(Items from a dataset)
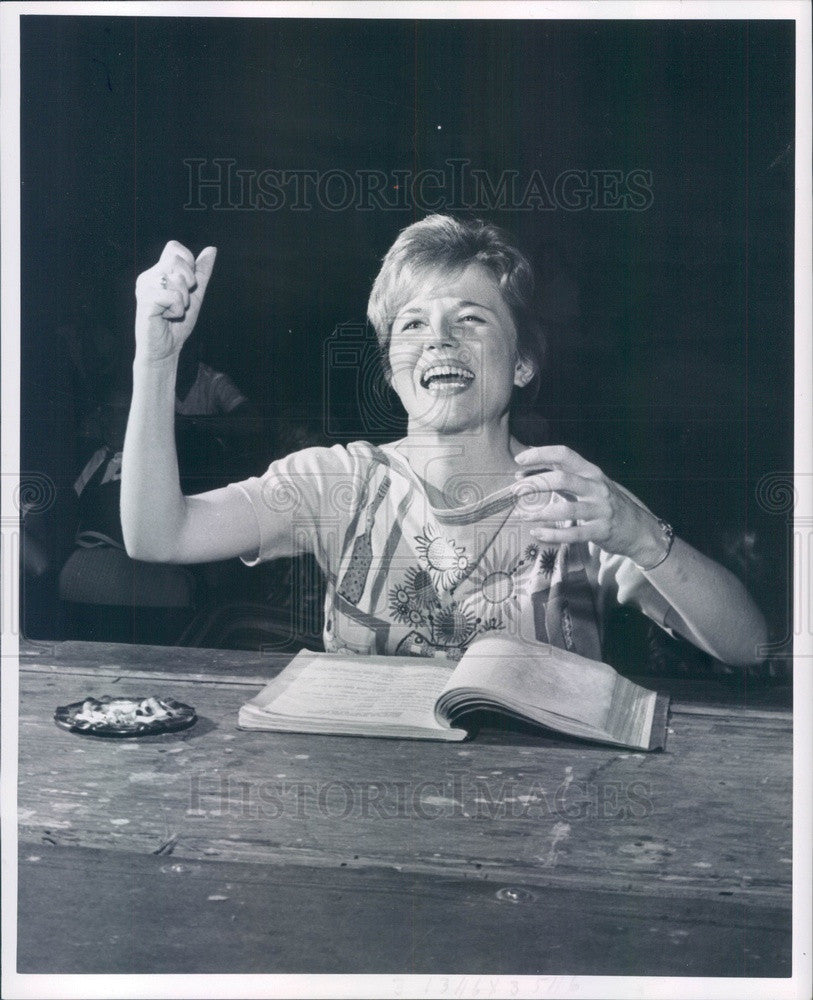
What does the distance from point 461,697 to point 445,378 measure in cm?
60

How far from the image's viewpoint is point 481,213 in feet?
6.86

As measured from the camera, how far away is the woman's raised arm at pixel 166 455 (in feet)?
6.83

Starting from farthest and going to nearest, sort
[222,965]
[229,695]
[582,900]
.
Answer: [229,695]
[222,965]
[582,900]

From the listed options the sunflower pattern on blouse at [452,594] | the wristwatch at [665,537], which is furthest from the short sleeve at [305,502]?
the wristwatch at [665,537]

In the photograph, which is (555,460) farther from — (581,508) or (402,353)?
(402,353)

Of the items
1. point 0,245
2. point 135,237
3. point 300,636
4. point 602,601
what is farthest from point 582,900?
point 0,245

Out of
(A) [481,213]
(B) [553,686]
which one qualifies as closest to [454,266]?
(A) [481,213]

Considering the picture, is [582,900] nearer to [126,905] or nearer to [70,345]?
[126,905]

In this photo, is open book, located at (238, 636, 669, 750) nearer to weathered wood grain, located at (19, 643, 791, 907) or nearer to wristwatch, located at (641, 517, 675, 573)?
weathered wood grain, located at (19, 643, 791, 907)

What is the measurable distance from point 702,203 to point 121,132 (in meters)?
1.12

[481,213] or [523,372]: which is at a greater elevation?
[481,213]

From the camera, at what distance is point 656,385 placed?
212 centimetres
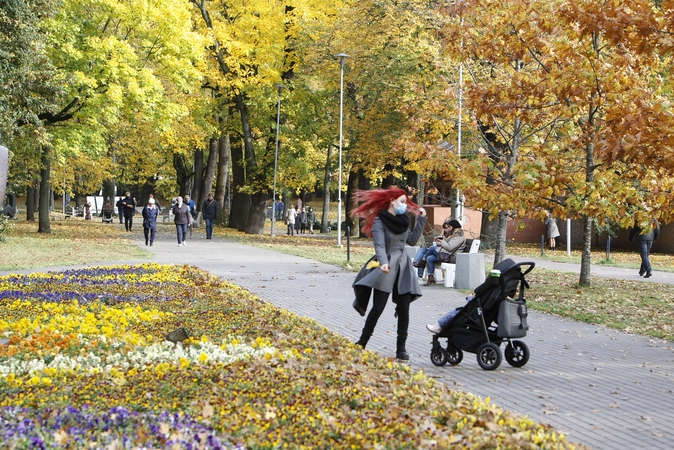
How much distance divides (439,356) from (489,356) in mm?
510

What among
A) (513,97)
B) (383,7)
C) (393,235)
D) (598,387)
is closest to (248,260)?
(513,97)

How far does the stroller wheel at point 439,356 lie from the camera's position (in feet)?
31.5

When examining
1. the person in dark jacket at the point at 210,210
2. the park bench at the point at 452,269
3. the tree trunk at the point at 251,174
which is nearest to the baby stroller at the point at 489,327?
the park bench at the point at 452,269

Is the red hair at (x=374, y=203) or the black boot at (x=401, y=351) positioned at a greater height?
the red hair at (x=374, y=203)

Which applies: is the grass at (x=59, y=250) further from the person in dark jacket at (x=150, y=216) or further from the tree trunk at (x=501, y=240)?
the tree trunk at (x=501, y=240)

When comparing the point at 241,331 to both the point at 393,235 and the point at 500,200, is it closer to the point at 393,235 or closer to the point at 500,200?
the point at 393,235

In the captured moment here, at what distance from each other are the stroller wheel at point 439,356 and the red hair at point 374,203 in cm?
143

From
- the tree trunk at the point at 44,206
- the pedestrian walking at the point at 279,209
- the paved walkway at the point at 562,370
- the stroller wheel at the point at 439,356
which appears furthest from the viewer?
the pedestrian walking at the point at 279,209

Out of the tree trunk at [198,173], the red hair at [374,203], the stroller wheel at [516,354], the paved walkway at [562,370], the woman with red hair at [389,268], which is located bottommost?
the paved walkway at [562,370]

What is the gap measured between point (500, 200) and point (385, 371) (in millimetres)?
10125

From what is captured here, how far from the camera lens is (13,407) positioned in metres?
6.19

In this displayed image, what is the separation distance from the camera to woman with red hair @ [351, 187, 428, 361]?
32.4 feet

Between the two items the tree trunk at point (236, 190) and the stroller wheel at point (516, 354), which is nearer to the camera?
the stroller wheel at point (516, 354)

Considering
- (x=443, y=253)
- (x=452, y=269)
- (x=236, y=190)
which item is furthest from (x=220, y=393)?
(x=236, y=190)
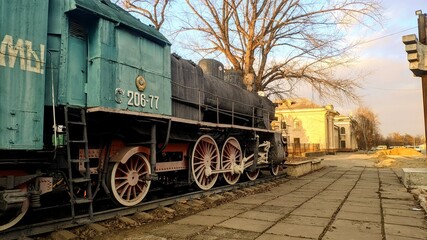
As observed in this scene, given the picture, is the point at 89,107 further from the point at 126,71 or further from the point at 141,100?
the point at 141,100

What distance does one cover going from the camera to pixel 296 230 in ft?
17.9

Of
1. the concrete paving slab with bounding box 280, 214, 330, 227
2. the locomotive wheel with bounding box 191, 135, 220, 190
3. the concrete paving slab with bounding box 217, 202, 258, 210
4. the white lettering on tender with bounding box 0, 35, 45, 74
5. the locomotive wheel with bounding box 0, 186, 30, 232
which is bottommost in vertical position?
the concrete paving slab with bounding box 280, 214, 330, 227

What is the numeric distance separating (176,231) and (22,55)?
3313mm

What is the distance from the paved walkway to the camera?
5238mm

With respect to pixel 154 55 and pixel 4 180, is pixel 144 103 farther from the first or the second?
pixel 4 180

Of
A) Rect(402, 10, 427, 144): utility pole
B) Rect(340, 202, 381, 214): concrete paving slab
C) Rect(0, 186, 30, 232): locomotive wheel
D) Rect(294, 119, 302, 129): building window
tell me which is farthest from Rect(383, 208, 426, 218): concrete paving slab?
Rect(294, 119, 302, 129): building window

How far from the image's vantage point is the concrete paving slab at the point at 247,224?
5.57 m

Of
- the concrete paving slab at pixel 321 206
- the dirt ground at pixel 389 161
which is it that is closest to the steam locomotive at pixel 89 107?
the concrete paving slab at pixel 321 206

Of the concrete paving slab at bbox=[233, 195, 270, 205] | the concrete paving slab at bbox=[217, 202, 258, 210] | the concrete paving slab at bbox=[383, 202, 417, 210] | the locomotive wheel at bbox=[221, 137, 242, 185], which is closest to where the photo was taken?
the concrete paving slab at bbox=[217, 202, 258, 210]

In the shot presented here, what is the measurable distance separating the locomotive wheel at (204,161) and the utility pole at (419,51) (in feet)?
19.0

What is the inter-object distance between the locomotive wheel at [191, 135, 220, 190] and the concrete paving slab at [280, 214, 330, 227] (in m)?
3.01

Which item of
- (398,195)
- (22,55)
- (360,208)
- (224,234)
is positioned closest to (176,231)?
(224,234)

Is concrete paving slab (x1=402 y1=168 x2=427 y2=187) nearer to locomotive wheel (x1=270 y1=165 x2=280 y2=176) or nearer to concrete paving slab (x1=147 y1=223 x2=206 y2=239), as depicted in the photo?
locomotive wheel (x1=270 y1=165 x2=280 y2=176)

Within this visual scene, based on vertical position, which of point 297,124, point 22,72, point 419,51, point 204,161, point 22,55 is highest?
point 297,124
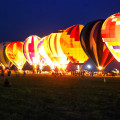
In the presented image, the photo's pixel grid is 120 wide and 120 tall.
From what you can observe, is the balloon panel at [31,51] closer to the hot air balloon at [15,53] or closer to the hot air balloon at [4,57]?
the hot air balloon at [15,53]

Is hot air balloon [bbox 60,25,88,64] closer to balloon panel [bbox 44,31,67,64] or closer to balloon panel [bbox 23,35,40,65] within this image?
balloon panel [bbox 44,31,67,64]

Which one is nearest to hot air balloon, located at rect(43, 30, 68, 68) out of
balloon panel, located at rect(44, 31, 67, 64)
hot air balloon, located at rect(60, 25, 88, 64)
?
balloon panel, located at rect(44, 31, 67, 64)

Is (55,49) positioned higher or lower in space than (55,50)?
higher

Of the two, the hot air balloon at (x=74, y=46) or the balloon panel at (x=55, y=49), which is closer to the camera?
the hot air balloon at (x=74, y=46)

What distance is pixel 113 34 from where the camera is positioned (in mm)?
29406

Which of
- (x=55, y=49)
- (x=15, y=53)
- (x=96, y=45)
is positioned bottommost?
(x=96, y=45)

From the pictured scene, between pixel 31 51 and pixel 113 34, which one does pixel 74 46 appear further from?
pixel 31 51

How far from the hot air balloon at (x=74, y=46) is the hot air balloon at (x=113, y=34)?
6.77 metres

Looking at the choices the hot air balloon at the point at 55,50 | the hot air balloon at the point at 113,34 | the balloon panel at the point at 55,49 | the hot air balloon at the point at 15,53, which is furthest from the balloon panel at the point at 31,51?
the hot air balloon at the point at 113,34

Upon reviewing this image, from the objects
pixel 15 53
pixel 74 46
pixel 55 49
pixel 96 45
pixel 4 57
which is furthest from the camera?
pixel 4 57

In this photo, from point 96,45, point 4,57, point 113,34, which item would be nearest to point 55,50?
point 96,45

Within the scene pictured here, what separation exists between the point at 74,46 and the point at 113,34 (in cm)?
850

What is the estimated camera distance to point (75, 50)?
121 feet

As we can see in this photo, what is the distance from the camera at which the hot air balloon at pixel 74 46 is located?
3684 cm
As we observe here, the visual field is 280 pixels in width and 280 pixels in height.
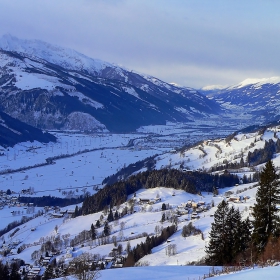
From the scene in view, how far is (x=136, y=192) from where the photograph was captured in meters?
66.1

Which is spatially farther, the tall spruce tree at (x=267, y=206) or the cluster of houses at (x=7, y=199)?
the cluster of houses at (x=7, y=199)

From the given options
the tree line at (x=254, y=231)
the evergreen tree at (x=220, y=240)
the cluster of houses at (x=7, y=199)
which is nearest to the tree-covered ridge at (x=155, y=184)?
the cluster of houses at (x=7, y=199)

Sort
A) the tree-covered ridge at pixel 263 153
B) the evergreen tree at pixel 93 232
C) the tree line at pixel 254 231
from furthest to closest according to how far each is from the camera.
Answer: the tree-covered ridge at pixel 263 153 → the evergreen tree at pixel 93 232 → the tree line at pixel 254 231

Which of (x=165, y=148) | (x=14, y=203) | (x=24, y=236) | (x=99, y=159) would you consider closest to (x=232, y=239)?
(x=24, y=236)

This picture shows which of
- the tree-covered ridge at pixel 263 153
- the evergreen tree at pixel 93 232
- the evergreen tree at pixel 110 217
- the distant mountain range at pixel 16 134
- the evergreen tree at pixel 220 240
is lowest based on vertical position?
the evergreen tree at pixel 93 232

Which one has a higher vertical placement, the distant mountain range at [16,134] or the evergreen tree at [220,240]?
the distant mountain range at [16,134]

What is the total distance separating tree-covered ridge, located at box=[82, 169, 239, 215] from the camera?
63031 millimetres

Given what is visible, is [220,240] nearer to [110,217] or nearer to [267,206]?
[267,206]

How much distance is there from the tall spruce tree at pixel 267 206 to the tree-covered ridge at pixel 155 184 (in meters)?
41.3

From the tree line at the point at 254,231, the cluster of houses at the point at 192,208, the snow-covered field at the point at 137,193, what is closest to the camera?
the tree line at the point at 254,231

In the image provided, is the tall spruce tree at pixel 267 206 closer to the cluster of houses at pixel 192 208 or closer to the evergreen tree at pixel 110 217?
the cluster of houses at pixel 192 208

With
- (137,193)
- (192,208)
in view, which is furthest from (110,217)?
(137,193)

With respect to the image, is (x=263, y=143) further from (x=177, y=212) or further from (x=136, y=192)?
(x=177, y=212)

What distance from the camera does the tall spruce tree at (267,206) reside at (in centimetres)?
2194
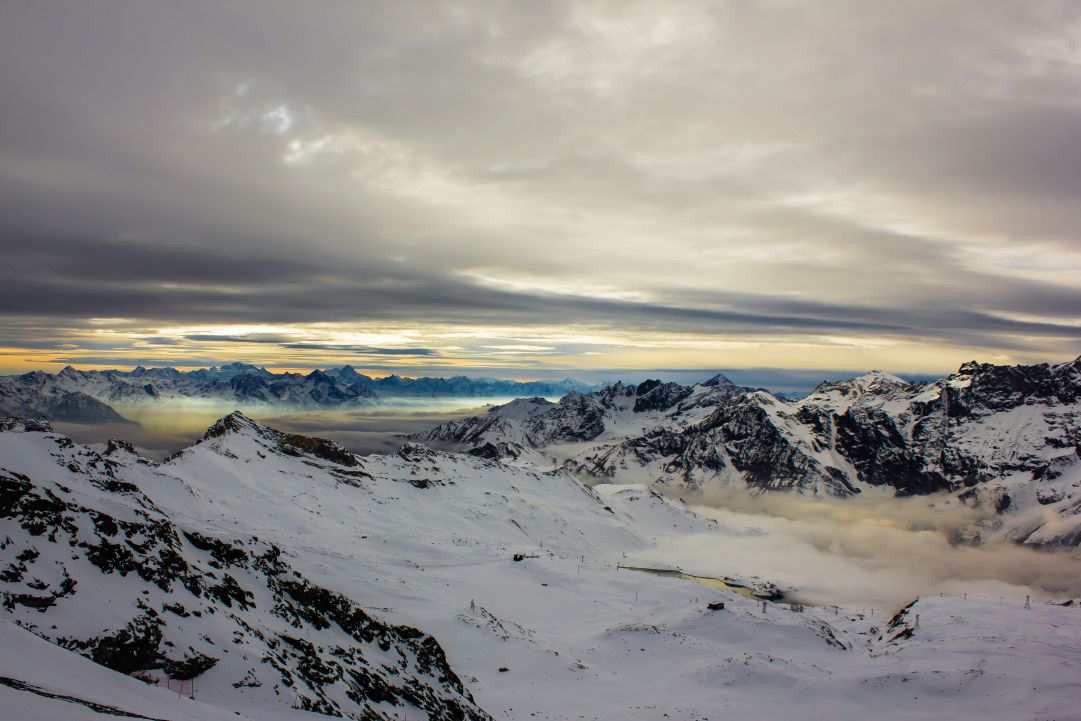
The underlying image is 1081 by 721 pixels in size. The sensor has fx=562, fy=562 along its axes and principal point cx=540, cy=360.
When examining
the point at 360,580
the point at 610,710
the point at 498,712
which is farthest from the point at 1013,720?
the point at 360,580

> **GOAL OF THE EXERCISE**: Rewrite the items starting at the line that contains "Starting from farthest" and ending with the line that contains "212 centimetres", replacing "nearer" with "closer" and leaving everything else unchanged.

> **SOLUTION**:
Starting from farthest and going to nearest, sort
[222,965]
[229,695]
[582,900]
.
Answer: [229,695]
[222,965]
[582,900]

From the listed options the sunflower pattern on blouse at [452,594] | the wristwatch at [665,537], which is furthest from the short sleeve at [305,502]?
the wristwatch at [665,537]

In the photograph, which is (555,460) farther from — (581,508) or (402,353)?
(402,353)

Of the items
1. point 0,245
2. point 135,237
3. point 300,636
4. point 602,601
what is farthest from point 582,900?
point 0,245

Out of
(A) [481,213]
(B) [553,686]
which one qualifies as closest to [454,266]?
(A) [481,213]

Considering the picture, is [582,900] closer to [126,905] or closer to [70,345]?
[126,905]

In this photo, is open book, located at (238, 636, 669, 750) closer to weathered wood grain, located at (19, 643, 791, 907) or closer to wristwatch, located at (641, 517, 675, 573)?
weathered wood grain, located at (19, 643, 791, 907)

What is the measurable distance from point 702,203 to point 121,132 (in meters)?
1.12

[481,213] or [523,372]: which is at a greater elevation?
[481,213]

From the camera, at what distance is point 656,385 placed?
212 centimetres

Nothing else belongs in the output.